WHAT YOU NEED TO DO:
Update the part of the data that opens with the line containing "What is the distance separating" and closes with the line containing "10.1 metres" by replacing "stage lighting rig" with "lighting truss", leaving everything else unchanged. Return only those lines.

───── EXTRACTED ENTRIES

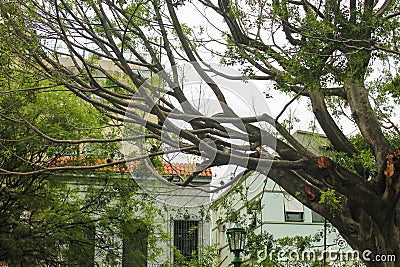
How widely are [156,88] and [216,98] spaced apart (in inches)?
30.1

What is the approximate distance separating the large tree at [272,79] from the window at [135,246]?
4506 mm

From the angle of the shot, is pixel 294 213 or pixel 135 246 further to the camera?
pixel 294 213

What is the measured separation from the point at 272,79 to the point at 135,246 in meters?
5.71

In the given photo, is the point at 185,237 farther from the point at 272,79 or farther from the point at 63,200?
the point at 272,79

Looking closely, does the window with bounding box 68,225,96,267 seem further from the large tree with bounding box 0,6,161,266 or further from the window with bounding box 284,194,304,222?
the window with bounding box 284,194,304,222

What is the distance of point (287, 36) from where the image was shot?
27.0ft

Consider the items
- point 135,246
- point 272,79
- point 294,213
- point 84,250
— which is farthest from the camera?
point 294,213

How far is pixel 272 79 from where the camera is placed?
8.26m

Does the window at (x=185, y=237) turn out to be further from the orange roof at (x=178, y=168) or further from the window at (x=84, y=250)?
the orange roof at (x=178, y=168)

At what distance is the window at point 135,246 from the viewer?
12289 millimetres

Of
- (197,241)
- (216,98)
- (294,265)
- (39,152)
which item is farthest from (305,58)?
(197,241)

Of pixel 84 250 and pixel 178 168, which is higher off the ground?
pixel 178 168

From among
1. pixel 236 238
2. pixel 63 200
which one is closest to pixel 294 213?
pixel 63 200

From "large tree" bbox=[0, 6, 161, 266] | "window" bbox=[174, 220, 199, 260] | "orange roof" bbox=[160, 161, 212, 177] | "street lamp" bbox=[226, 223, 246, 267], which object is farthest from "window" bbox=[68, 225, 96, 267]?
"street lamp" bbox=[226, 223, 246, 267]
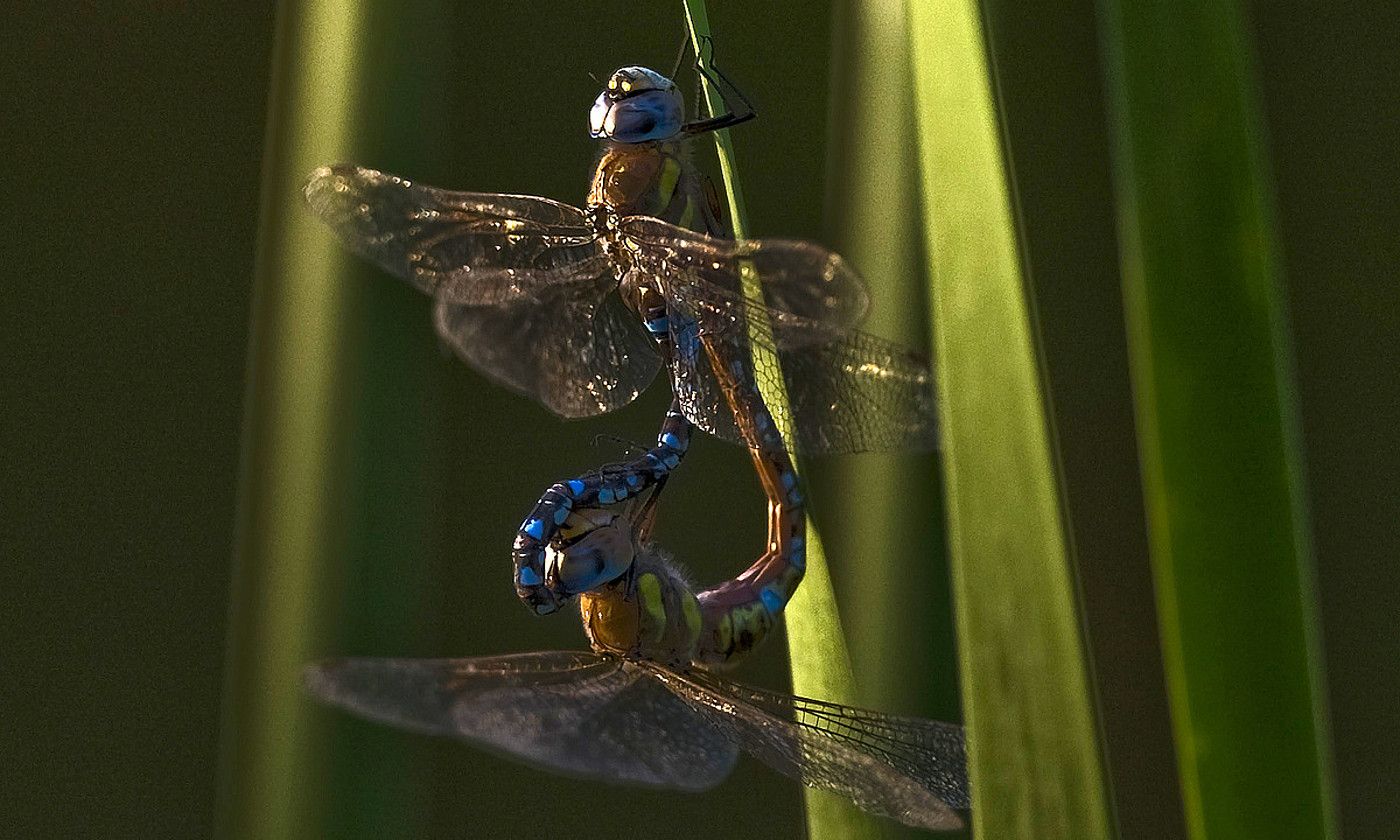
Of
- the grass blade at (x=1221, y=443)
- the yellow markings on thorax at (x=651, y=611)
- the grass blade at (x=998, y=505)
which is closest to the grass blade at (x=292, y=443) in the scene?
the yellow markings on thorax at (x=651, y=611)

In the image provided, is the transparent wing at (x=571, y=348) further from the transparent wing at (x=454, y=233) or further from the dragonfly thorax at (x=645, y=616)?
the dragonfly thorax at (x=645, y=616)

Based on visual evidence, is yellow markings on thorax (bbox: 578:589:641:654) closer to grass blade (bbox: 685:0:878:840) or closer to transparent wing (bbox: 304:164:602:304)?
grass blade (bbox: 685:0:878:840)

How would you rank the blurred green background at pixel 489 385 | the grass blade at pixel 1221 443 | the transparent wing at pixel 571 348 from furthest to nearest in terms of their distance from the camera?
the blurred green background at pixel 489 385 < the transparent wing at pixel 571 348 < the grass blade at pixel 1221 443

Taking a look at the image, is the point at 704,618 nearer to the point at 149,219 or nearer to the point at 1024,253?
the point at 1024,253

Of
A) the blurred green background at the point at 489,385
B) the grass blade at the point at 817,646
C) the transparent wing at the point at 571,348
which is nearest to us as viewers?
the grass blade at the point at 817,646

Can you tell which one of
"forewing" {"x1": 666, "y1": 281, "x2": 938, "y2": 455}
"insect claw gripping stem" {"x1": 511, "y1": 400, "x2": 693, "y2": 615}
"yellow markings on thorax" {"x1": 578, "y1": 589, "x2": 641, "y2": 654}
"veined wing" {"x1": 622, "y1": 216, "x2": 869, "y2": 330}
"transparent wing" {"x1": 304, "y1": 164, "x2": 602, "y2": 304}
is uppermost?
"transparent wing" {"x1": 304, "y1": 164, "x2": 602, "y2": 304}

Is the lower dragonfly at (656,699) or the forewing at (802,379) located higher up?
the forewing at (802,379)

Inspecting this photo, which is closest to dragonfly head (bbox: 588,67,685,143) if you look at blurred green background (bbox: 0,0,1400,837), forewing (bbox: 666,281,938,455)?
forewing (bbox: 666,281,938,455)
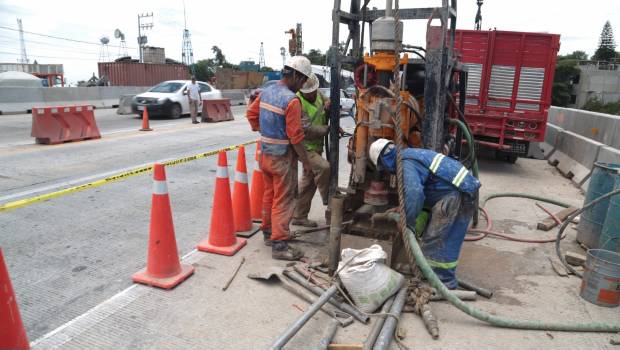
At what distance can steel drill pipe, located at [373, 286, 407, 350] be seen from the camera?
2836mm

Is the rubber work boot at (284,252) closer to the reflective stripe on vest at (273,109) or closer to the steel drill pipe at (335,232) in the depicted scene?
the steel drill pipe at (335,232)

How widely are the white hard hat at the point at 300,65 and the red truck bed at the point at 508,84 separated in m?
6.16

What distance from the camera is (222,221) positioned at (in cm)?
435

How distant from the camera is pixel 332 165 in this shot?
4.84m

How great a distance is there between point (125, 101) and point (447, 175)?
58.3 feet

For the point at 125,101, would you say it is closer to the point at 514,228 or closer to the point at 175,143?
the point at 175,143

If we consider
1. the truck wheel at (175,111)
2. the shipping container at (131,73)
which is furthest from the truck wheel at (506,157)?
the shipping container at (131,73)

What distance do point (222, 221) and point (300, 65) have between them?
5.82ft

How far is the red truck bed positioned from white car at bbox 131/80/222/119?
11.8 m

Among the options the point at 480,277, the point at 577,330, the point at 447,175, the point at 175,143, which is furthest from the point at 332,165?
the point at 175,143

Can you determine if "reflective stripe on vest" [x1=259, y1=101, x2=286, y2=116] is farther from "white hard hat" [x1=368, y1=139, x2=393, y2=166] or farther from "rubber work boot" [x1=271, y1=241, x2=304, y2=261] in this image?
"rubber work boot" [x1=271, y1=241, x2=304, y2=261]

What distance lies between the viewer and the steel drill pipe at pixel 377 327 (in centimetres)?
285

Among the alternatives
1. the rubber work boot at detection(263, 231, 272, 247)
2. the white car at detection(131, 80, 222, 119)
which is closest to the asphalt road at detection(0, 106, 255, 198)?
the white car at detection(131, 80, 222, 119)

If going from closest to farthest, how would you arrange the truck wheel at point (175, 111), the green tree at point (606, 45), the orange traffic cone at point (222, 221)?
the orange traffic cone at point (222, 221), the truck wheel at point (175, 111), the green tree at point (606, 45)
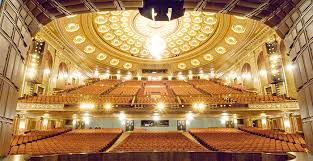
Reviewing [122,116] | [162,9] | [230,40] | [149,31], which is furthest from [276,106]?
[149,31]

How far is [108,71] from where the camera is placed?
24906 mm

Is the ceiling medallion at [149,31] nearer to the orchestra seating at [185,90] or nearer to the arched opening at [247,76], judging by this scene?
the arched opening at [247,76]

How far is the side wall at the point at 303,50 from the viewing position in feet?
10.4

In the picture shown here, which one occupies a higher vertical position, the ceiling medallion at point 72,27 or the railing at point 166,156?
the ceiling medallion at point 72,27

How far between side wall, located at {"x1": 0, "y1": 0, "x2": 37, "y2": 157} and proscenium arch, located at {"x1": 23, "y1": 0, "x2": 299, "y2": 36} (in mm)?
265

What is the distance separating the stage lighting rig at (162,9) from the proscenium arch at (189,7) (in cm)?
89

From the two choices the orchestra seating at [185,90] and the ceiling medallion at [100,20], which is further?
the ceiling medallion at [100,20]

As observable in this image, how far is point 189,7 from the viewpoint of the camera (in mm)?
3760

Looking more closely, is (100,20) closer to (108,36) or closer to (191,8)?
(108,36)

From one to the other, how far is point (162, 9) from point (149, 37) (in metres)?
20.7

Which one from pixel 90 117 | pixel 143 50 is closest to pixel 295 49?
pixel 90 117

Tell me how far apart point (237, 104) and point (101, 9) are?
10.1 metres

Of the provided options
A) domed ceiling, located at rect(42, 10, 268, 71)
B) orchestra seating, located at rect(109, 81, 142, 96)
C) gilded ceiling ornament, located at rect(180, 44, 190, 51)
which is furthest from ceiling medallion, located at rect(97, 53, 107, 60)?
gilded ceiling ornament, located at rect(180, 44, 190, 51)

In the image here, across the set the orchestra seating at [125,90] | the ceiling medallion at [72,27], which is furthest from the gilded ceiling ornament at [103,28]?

──────────

RESPONSE TO THE EXERCISE:
What is the distance separating the lighting truss at (162,9) from the proscenium arch at (189,7) (in cm)?
89

From the two choices the orchestra seating at [185,90] and the ceiling medallion at [100,20], which is further?
the ceiling medallion at [100,20]

As observable in this image, how far is point 189,7 from the viewpoint of the camera (in mm)?
3760

Looking more closely, is (100,20) closer to (108,36) or closer to (191,8)?
(108,36)

From one to the other, how far is point (162, 9) from point (149, 37) (in metres)?
20.7

Which one from pixel 90 117 | pixel 143 50 is closest to pixel 295 49?
pixel 90 117

Tell me how far apart point (237, 104) and point (101, 9) are?
10.1 metres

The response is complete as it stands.